▶ [Work required] Repeat the listing below verbatim, without its images.

▶ [Collected material]
━━━━━━━━━━━━━━━━━━━━━━━━━━━━━━

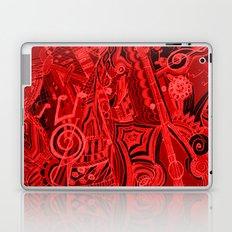Red Hot Music Laptop & iPad Skin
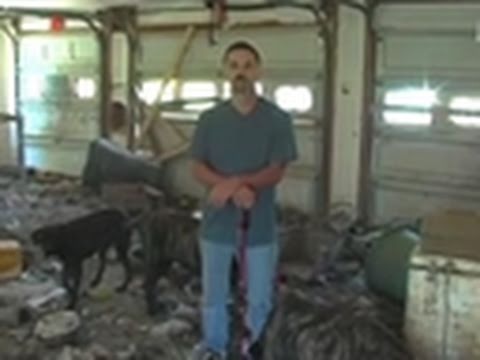 Confessions: Animal Hoarding- Ray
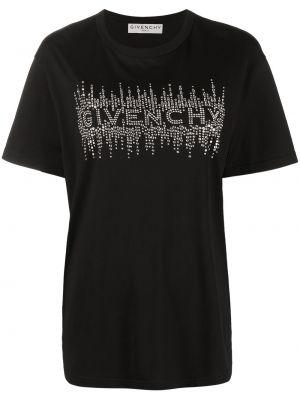 Bawełna czarny koszula krótkie rękawy Givenchy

━━━━━━━━━━━━━━━━━━━━━━━━━━━━━━

▶ [Exercise solution]
Red Hot Music Laptop & iPad Skin
 Confessions: Animal Hoarding- Ray
 Bawełna czarny koszula krótkie rękawy Givenchy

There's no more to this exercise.